● データセットの行
= = = = =
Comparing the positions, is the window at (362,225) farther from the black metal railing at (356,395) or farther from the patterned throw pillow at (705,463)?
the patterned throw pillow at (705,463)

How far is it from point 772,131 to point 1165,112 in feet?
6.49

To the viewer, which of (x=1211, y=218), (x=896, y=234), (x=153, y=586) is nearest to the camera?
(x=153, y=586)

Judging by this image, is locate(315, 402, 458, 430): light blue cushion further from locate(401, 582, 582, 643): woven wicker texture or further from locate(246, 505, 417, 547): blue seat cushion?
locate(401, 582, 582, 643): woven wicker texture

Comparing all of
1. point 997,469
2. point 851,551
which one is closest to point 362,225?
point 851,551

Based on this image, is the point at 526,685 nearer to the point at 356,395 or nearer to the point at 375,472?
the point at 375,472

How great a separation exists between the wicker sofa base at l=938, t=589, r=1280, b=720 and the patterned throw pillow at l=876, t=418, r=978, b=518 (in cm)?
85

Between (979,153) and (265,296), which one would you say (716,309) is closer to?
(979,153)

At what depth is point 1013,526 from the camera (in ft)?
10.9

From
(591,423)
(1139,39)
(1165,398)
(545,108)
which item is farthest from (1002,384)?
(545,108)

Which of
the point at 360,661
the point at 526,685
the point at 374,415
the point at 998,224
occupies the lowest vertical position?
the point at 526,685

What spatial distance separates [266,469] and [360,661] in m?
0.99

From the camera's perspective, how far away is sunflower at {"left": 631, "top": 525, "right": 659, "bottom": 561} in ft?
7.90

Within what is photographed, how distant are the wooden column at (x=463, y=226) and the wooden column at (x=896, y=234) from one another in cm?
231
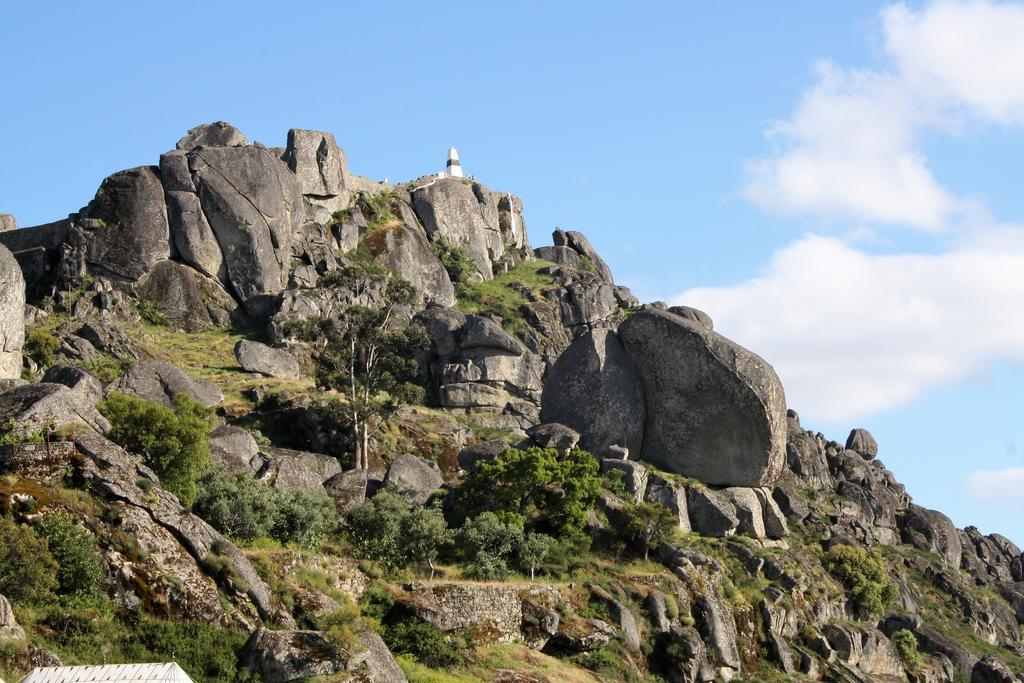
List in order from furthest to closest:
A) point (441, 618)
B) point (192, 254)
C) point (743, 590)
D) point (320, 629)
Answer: point (192, 254) < point (743, 590) < point (441, 618) < point (320, 629)

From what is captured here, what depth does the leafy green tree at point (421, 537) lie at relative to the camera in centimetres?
4231

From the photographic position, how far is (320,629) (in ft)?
109

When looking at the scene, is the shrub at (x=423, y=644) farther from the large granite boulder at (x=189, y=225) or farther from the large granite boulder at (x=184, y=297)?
the large granite boulder at (x=189, y=225)

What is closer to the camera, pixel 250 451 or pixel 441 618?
pixel 441 618

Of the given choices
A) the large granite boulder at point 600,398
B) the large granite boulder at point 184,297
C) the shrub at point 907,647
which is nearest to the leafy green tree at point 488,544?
the large granite boulder at point 600,398

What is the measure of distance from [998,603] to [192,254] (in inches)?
1958

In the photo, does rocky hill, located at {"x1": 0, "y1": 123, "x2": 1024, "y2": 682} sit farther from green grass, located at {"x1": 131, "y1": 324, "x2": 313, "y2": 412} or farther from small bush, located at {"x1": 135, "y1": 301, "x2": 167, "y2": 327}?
small bush, located at {"x1": 135, "y1": 301, "x2": 167, "y2": 327}

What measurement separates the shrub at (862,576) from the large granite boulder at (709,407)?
457 centimetres

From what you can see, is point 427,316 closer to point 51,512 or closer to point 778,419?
point 778,419

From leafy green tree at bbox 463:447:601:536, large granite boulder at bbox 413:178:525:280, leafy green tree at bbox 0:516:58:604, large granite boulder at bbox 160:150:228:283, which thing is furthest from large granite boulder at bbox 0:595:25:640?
large granite boulder at bbox 413:178:525:280

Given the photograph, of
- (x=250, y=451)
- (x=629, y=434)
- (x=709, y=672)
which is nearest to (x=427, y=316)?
(x=629, y=434)

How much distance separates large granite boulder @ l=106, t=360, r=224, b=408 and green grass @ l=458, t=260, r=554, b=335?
34081 mm

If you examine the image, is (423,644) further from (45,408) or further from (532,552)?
(45,408)

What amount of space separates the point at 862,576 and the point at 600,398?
13604mm
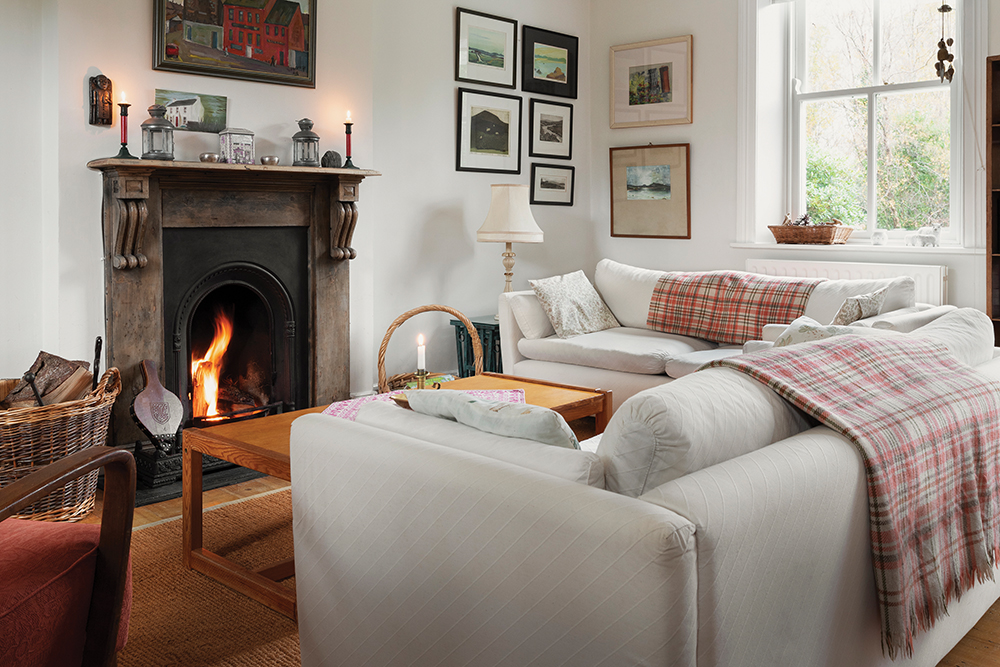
= = = = =
● 取り組む問題
上のエントリをすべて、一字一句変えずにそのまま返してください。画像は答えに入れないでください。

● 課題の答え
Comparing the positions, is the window at (362,225) farther from the black metal railing at (356,395) or farther from the patterned throw pillow at (705,463)?
the patterned throw pillow at (705,463)

How far is it from point 772,131 to point 1165,112 in feet?
6.49

To the viewer, which of (x=1211, y=218), (x=896, y=234), (x=153, y=586) is nearest to the camera?
(x=153, y=586)

Judging by this image, is locate(315, 402, 458, 430): light blue cushion further from locate(401, 582, 582, 643): woven wicker texture or further from locate(246, 505, 417, 547): blue seat cushion?
locate(401, 582, 582, 643): woven wicker texture

Comparing all of
1. point 997,469
2. point 851,551
which one is closest to point 362,225?
point 851,551

Based on this image, is the point at 526,685 nearer to the point at 356,395 or nearer to the point at 375,472?
the point at 375,472

How great a separation exists between the wicker sofa base at l=938, t=589, r=1280, b=720 and the patterned throw pillow at l=876, t=418, r=978, b=518 (in cm)?
85

Between (979,153) and (265,296), which one would you say (716,309) is closer to?
(979,153)

At what depth is point 1013,526 from the camera (in ft)?
10.9

From
(591,423)
(1139,39)
(1165,398)
(545,108)
which item is farthest from (1002,384)?
(545,108)

Which of
the point at 360,661
the point at 526,685
the point at 374,415
the point at 998,224
occupies the lowest vertical position?
the point at 526,685

What spatial distance separates [266,469] and [360,661] in m?
0.99

From the camera's perspective, how far away is sunflower at {"left": 631, "top": 525, "right": 659, "bottom": 561} in ft?
7.90

Within what is photographed, how distant are the wooden column at (x=463, y=226) and the wooden column at (x=896, y=234) from one another in cm?
231
List in order from furthest to closest:
A) point (441, 618)
B) point (192, 254)
C) point (743, 590)
D) point (320, 629)
Answer: point (192, 254) < point (743, 590) < point (441, 618) < point (320, 629)

From what is captured here, what depth does the leafy green tree at point (421, 537) lie at relative to the camera in centimetres?
4231

From the photographic position, how far is (320,629) (in ft)?
109

When looking at the scene, is the shrub at (x=423, y=644) farther from the large granite boulder at (x=189, y=225) or farther from the large granite boulder at (x=184, y=297)?
the large granite boulder at (x=189, y=225)

What is closer to the camera, pixel 250 451 or pixel 441 618?
pixel 441 618

Of the given choices
A) the large granite boulder at point 600,398
B) the large granite boulder at point 184,297
C) the shrub at point 907,647
which is nearest to the leafy green tree at point 488,544?
the large granite boulder at point 600,398

What is the measure of distance from [998,603] to [192,254] (in inches)?
1958

In the photo, does rocky hill, located at {"x1": 0, "y1": 123, "x2": 1024, "y2": 682} sit farther from green grass, located at {"x1": 131, "y1": 324, "x2": 313, "y2": 412} or farther from small bush, located at {"x1": 135, "y1": 301, "x2": 167, "y2": 327}?
small bush, located at {"x1": 135, "y1": 301, "x2": 167, "y2": 327}

What measurement separates the shrub at (862,576) from the large granite boulder at (709,407)?
457 centimetres

From what you can see, is point 427,316 closer to point 51,512 or closer to point 778,419?
point 778,419

From leafy green tree at bbox 463:447:601:536, large granite boulder at bbox 413:178:525:280, leafy green tree at bbox 0:516:58:604, large granite boulder at bbox 160:150:228:283, which thing is furthest from large granite boulder at bbox 0:595:25:640?
large granite boulder at bbox 413:178:525:280

Given the photograph, of
- (x=250, y=451)
- (x=629, y=434)
- (x=709, y=672)
which is nearest to (x=427, y=316)?
(x=629, y=434)

How much distance separates large granite boulder @ l=106, t=360, r=224, b=408 and green grass @ l=458, t=260, r=554, b=335?
34081 mm

If you examine the image, is (423,644) further from (45,408) or further from (532,552)?
(45,408)

What amount of space separates the point at 862,576 and the point at 600,398?
13604mm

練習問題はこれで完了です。